Der Unfall auf der Leipziger Straße am Samstag in Berlin, bei dem eine Mutter und ihr Kind gestorben sind, war ein erdrückender Moment für die Augenzeugen. Das Team der Notfallseelsorge Berlin um Justus Münster kümmerte sich um Betroffene. Von Helena Daehler

Bei einem schweren Verkehrsunfall in Berlin-Mitte sind am Samstag eine Frau und ihr Kind gestorben. Sie wollten die Leipziger Straße am Potsdamer Platz überqueren, als sie von einem Auto erfasst wurden.

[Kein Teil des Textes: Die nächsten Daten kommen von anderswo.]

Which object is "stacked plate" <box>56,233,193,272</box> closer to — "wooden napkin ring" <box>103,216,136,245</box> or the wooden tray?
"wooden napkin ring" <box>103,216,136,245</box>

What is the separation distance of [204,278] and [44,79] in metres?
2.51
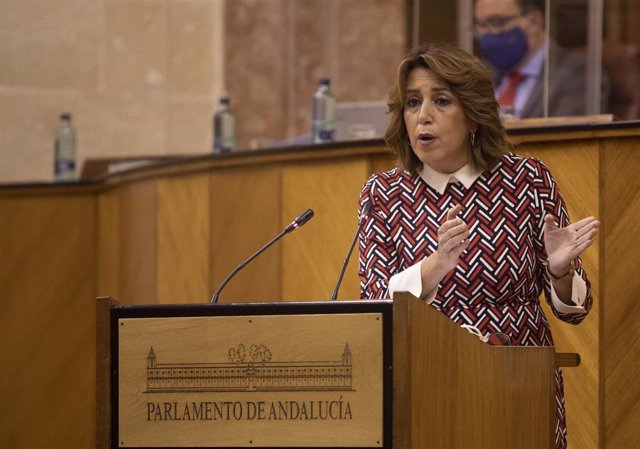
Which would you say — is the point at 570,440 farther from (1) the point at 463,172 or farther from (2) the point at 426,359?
(2) the point at 426,359

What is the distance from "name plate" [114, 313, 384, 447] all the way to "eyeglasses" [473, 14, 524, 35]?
3.71 metres

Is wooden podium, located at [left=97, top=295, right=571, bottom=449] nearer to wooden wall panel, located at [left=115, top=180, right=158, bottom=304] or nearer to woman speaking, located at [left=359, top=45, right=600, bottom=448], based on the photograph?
woman speaking, located at [left=359, top=45, right=600, bottom=448]

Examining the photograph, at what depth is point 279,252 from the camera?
4.84 meters

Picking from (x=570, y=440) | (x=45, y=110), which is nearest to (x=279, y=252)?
(x=570, y=440)

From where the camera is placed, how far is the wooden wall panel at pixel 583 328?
384 centimetres

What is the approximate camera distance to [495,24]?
620 centimetres

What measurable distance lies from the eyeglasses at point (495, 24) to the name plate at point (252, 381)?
3.71 m

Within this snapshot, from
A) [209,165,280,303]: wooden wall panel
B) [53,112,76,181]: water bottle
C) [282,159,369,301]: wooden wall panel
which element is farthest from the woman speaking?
[53,112,76,181]: water bottle

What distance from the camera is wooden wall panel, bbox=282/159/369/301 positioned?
446cm

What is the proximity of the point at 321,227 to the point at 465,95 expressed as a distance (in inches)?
54.4

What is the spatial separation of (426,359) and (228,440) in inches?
18.1

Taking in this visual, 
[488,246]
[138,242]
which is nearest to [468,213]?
[488,246]

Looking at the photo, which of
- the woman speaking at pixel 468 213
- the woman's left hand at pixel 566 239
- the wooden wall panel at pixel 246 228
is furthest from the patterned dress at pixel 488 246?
the wooden wall panel at pixel 246 228

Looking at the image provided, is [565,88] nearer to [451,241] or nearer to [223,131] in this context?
[223,131]
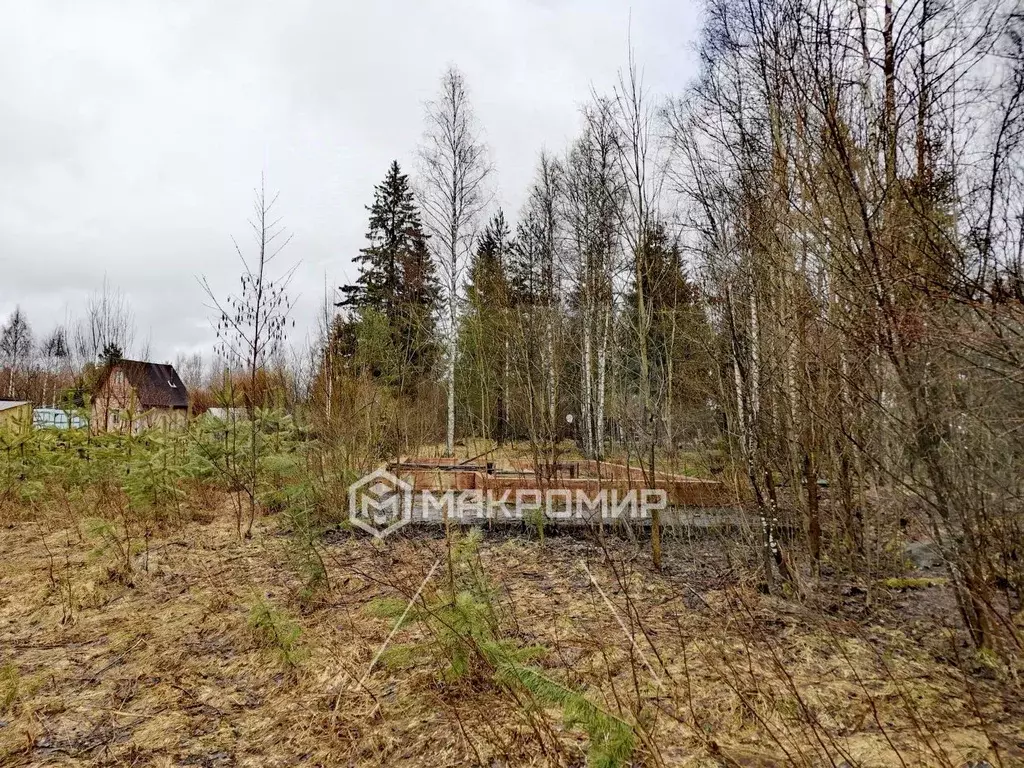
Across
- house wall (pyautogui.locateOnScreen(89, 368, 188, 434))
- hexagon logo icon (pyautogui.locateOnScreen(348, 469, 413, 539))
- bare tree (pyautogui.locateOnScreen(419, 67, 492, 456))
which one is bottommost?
hexagon logo icon (pyautogui.locateOnScreen(348, 469, 413, 539))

Nicht nur für die Einsatzkräfte, sondern auch Ersthelfer und Augenzeugen war die Situation erdrückend. Neben Sanitätern und Polizisten waren deshalb auch Helfer der Notfallseelsorge und Krisenintervention Berlin am Einsatzort, um betroffene Menschen psychisch zu betreuen. Die ehrenamtlichen Seelsorger können in Krisen ausschließlich von der Feuerwehr, Polizei oder den Berliner Verkehrsbetrieben angefordert werden. Wie sie vor Ort reagieren müssen und worauf zu achten ist, erzählt Justus Münster, Leiter der Notfallseelsorge und Krisenintervention Berlin im Interview.

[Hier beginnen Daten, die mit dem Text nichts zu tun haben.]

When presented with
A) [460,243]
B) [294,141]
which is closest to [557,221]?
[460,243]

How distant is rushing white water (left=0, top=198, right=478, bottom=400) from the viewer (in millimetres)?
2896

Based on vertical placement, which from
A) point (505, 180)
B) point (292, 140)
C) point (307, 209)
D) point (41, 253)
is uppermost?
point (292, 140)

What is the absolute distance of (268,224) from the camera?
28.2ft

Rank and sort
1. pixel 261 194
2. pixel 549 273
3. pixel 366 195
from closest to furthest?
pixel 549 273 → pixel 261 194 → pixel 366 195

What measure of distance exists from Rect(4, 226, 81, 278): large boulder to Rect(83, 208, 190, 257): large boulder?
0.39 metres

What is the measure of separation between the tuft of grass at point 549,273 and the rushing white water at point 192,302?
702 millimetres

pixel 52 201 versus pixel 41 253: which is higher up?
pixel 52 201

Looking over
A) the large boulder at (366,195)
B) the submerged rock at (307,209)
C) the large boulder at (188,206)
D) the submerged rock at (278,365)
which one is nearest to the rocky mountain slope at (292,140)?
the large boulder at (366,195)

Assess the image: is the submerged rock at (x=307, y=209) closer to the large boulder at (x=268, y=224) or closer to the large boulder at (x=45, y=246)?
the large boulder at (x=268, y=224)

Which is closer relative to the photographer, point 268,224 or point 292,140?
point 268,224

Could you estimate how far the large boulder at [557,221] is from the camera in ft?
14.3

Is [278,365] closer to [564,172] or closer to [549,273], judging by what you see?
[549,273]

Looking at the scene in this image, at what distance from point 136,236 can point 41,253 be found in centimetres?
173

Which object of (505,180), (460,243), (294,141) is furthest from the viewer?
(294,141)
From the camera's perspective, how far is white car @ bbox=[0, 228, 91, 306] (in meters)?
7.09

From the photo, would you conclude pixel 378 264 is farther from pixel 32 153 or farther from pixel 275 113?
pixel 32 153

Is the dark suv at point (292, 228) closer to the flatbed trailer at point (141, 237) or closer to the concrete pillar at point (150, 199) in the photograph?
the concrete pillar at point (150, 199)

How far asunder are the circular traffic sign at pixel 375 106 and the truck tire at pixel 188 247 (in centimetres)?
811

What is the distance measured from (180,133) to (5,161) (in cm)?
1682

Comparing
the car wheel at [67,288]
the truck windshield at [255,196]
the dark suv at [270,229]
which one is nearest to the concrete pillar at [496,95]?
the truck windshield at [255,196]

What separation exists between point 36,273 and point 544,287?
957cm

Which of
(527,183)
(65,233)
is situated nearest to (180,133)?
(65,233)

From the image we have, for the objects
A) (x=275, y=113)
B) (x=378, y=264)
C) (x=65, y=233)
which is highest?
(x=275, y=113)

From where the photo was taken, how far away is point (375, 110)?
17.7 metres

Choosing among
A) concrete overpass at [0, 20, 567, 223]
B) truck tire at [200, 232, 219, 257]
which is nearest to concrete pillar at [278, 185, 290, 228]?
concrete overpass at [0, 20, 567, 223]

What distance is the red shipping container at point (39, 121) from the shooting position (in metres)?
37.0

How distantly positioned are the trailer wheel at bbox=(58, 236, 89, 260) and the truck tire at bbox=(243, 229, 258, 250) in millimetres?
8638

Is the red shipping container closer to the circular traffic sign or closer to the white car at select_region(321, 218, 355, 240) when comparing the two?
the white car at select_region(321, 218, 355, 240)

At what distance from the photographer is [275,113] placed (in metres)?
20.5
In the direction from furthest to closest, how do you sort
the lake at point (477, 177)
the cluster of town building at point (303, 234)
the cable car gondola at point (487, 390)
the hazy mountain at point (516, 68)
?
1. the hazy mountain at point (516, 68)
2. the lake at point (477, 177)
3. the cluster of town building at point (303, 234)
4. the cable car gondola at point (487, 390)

rbb|24: Herr Münster, bei dem Unfall in Berlin-Mitte sind am Samstag eine Mutter und ihr Kind gestorben. Sie waren nicht vor Ort, aber ihre Kollegen.

Justus Münster: Genau. Drei meiner Kolleginnen und Kollegen waren am Einsatzort, sie wurden von der Feuerwehr und Polizei alarmiert. Am Montag haben wir das Erlebte untereinander nachbesprochen. Dabei habe ich gemerkt, dass meine Kolleginnen und Kollegen noch von dem Unfall sehr angefasst waren.

Bei Krisen wird die Notfallseelsorge Berlin über die Berliner Polizei, die Leitstelle der Berliner Feuerwehr oder die BVG angefordert. Wie gehen Sie dann konkret vor?

Es ist bei uns nicht so, dass wir in einer Wache versammelt sind, da wir alle ehrenamtlich arbeiten. Das heißt, die Alarmierung erreicht die Krisenhelfer genau dort, wo sie sich gerade aufhalten. Dadurch sind wir manchmal schneller an dem Unglücksort und manchmal braucht es ein bisschen länger. Die drei Kolleginnen und Kollegen am Samstag erreichten die Unfallstelle innerhalb von 20 bis 40 Minuten. In der Regel wird mit der Einsatzleitung der Feuerwehr besprochen, welche Menschen da sind und wer Hilfe gebrauchen kann; am Samstag waren noch Ersthelfende und Augenzeugen vor Ort anzutreffen.

Auf welche Anzeichen müssen Notfallseelsorger dann achten?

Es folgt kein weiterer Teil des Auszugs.